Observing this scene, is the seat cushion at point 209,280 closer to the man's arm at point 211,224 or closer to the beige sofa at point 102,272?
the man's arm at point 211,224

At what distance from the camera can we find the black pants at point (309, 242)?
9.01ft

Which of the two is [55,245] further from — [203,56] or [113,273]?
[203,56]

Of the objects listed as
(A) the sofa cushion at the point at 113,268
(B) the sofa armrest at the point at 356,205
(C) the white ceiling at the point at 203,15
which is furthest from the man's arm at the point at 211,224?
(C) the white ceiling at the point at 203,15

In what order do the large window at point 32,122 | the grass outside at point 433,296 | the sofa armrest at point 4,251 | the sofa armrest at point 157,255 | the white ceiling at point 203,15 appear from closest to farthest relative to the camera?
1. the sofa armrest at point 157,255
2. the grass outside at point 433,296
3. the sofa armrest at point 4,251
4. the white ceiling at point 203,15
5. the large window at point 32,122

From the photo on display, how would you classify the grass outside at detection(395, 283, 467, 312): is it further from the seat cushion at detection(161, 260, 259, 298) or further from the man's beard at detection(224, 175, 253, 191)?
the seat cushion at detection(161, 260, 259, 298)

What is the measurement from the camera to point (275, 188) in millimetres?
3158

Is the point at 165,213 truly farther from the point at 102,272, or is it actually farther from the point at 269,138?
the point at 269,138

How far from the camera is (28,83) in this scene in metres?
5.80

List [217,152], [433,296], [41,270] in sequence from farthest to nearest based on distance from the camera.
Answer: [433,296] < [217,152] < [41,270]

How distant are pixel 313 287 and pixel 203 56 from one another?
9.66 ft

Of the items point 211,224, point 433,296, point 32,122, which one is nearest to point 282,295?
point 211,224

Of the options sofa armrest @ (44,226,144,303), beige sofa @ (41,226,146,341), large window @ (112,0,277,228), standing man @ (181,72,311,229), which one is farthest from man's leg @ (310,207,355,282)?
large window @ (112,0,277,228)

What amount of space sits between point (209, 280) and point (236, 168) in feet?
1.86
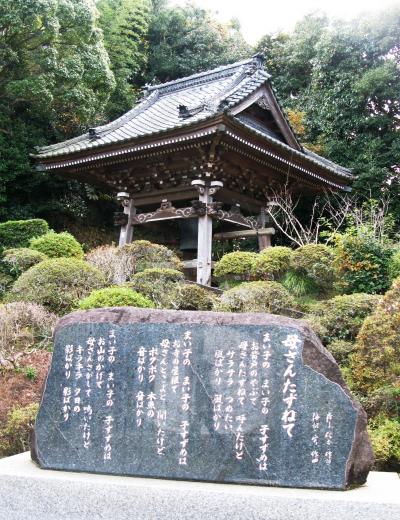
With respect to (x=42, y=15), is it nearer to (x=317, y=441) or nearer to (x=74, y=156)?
(x=74, y=156)

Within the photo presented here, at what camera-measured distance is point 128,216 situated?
44.9ft

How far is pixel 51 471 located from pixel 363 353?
3.52m

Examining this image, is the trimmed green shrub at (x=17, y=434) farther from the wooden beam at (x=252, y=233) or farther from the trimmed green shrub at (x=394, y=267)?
the wooden beam at (x=252, y=233)

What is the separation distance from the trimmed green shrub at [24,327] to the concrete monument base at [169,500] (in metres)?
3.84

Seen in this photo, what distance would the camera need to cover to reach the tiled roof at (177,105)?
11680 millimetres

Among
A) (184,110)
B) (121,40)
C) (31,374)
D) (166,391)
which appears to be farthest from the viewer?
(121,40)

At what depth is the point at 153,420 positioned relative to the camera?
3818 mm

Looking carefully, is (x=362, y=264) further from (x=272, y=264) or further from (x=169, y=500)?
(x=169, y=500)

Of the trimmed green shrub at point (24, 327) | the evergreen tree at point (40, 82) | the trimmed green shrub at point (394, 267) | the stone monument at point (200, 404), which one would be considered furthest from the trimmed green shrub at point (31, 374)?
the evergreen tree at point (40, 82)

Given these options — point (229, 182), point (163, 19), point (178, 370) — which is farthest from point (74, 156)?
point (163, 19)

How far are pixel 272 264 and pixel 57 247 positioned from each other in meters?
4.62

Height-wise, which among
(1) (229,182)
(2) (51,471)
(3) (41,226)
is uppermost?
(1) (229,182)

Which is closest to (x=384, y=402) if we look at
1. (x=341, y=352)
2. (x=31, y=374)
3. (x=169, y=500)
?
(x=341, y=352)

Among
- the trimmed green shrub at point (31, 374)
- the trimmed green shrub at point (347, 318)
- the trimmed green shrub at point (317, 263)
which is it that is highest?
the trimmed green shrub at point (317, 263)
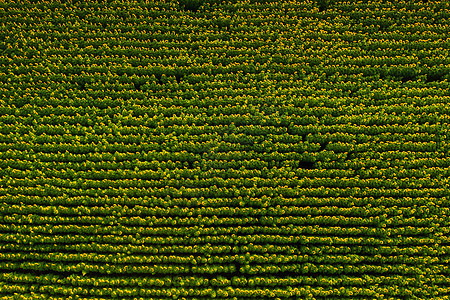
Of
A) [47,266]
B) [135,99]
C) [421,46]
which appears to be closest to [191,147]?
[135,99]

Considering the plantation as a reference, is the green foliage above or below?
above

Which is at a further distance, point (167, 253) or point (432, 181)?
point (432, 181)

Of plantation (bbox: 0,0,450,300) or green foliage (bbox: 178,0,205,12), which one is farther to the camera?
green foliage (bbox: 178,0,205,12)

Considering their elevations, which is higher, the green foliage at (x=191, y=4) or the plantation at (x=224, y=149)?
the green foliage at (x=191, y=4)

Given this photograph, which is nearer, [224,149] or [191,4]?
[224,149]

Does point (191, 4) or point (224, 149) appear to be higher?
point (191, 4)

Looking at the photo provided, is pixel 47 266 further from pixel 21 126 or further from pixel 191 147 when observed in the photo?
pixel 191 147

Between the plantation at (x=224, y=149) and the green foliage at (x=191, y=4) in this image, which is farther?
the green foliage at (x=191, y=4)

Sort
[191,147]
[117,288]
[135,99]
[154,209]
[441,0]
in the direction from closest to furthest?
[117,288] → [154,209] → [191,147] → [135,99] → [441,0]
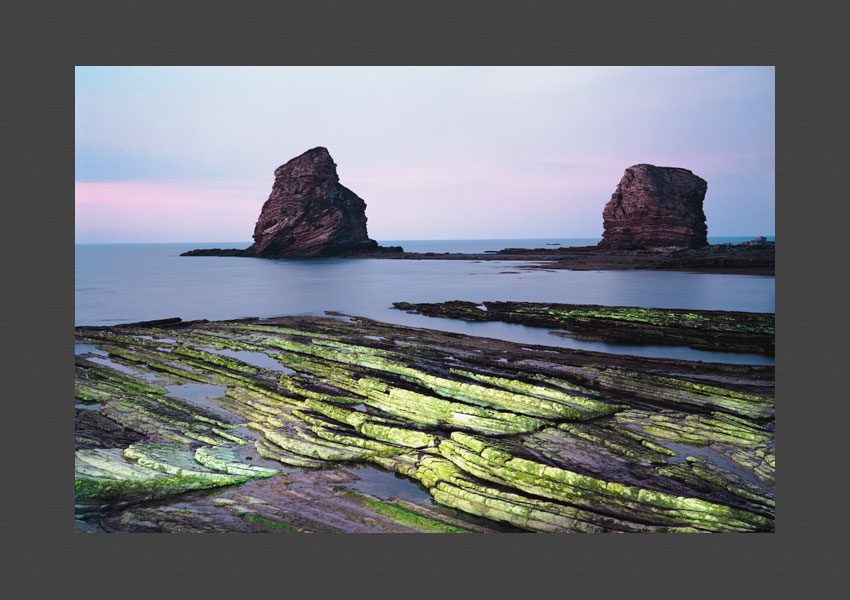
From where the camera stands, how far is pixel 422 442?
383 inches

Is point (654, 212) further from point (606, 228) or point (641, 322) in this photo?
point (641, 322)

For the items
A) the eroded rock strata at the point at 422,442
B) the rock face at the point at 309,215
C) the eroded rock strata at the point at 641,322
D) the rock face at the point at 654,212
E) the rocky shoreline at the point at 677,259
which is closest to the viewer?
the eroded rock strata at the point at 422,442

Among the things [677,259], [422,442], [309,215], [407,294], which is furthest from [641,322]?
[309,215]

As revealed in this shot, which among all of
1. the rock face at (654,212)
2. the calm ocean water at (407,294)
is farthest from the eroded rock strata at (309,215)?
the rock face at (654,212)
|---|
REQUIREMENT:
Reproduce all of the data above word for word, omitting the pictures.

EXERCISE RESPONSE:
Observing this scene, is the seat cushion at point 209,280 closer to the man's arm at point 211,224 or closer to the beige sofa at point 102,272?
the man's arm at point 211,224

At what distance from the camera can we find the black pants at point (309, 242)?
9.01ft

Which of the two is [55,245] further from — [203,56] or [113,273]?
[203,56]

Of the objects listed as
(A) the sofa cushion at the point at 113,268
(B) the sofa armrest at the point at 356,205
(C) the white ceiling at the point at 203,15
which is furthest from the man's arm at the point at 211,224?
(C) the white ceiling at the point at 203,15

In what order do the large window at point 32,122 | the grass outside at point 433,296 | the sofa armrest at point 4,251 | the sofa armrest at point 157,255 | the white ceiling at point 203,15 appear from closest to farthest relative to the camera?
1. the sofa armrest at point 157,255
2. the grass outside at point 433,296
3. the sofa armrest at point 4,251
4. the white ceiling at point 203,15
5. the large window at point 32,122

From the photo on display, how would you classify the grass outside at detection(395, 283, 467, 312): is it further from the seat cushion at detection(161, 260, 259, 298) or further from the man's beard at detection(224, 175, 253, 191)?
the seat cushion at detection(161, 260, 259, 298)

What is the measurement from the camera to point (275, 188) in millimetres?
3158

Is the point at 165,213 truly farther from the point at 102,272, or is it actually farther from the point at 269,138?
the point at 269,138

How far from the camera is (28,83) in this scene in metres?
5.80

List [217,152], [433,296], [41,270] in sequence from farthest to nearest based on distance from the camera.
Answer: [433,296] < [217,152] < [41,270]

How distant are pixel 313 287 and pixel 203 56 from one another?
9.66 ft

Of the items point 211,224, point 433,296, point 32,122, which one is nearest to point 282,295?
point 211,224

Of the options sofa armrest @ (44,226,144,303), beige sofa @ (41,226,146,341), large window @ (112,0,277,228), standing man @ (181,72,311,229), which one is farthest from man's leg @ (310,207,355,282)?
large window @ (112,0,277,228)

What amount of space sits between point (209, 280) and point (236, 168) in feet?
1.86
With respect to (x=42, y=15), is it nearer to (x=317, y=441) or nearer to (x=74, y=156)?
(x=74, y=156)

Within the photo presented here, at what camera-measured distance is point 128,216 situated?
44.9ft

How far is pixel 51 471 located from pixel 363 353?
3.52m

Examining this image, is the trimmed green shrub at (x=17, y=434) farther from the wooden beam at (x=252, y=233) or farther from the trimmed green shrub at (x=394, y=267)?
the wooden beam at (x=252, y=233)

What is the separation distance from the trimmed green shrub at [24,327] to the concrete monument base at [169,500] (in metres)?
3.84

Seen in this photo, what distance would the camera need to cover to reach the tiled roof at (177,105)?
11680 millimetres

Among
A) (184,110)
B) (121,40)
C) (31,374)
D) (166,391)
which appears to be farthest from the viewer?
(121,40)

At what depth is the point at 153,420 positioned relative to the camera?
3818 mm

Looking carefully, is (x=362, y=264) further from (x=272, y=264) or further from (x=169, y=500)?
(x=169, y=500)

Of the trimmed green shrub at point (24, 327) | the evergreen tree at point (40, 82) | the trimmed green shrub at point (394, 267) | the stone monument at point (200, 404), which one would be considered furthest from the trimmed green shrub at point (31, 374)?
the evergreen tree at point (40, 82)

Given these options — point (229, 182), point (163, 19), point (178, 370) — which is farthest from point (74, 156)?
point (163, 19)

How far are pixel 272 264 and pixel 57 247 positioned from each other in meters?
4.62

Height-wise, which among
(1) (229,182)
(2) (51,471)
(3) (41,226)
is uppermost?
(1) (229,182)

Which is closest to (x=384, y=402) if we look at
1. (x=341, y=352)
2. (x=31, y=374)
3. (x=169, y=500)
?
(x=341, y=352)

Among
- the trimmed green shrub at point (31, 374)
- the trimmed green shrub at point (347, 318)
- the trimmed green shrub at point (317, 263)
which is it that is highest?
the trimmed green shrub at point (317, 263)
Of
A) [47,266]
B) [135,99]
C) [421,46]
which appears to be closest to [191,147]?
[135,99]

Considering the plantation as a reference, is the green foliage above or below?
above

Which is at a further distance, point (167, 253) or point (432, 181)?
point (432, 181)

Of plantation (bbox: 0,0,450,300) or green foliage (bbox: 178,0,205,12), which one is farther to the camera?
green foliage (bbox: 178,0,205,12)

Considering their elevations, which is higher, the green foliage at (x=191, y=4) or the plantation at (x=224, y=149)?
the green foliage at (x=191, y=4)

Given this photograph, which is nearer, [224,149] or [191,4]?
[224,149]

Does point (191, 4) or point (224, 149) appear to be higher?
point (191, 4)

Looking at the photo provided, is pixel 47 266 further from pixel 21 126 or further from pixel 191 147 when observed in the photo?
pixel 191 147

Between the plantation at (x=224, y=149) and the green foliage at (x=191, y=4) in this image, which is farther?
the green foliage at (x=191, y=4)

Sort
[191,147]
[117,288]
[135,99]
[154,209]
[441,0]
in the direction from closest to furthest?
[117,288] → [154,209] → [191,147] → [135,99] → [441,0]
From where the camera stands, how far is pixel 422 442?
383 inches

Is point (654, 212) further from point (606, 228) or point (641, 322) in this photo?
point (641, 322)

For the items
A) the eroded rock strata at the point at 422,442
B) the rock face at the point at 309,215
C) the eroded rock strata at the point at 641,322
D) the rock face at the point at 654,212
E) the rocky shoreline at the point at 677,259
which is closest to the viewer?
the eroded rock strata at the point at 422,442

Among the things [677,259], [422,442], [309,215], [407,294], which is furthest from [641,322]?
[309,215]

As revealed in this shot, which among all of
1. the rock face at (654,212)
2. the calm ocean water at (407,294)
is farthest from the eroded rock strata at (309,215)?
the rock face at (654,212)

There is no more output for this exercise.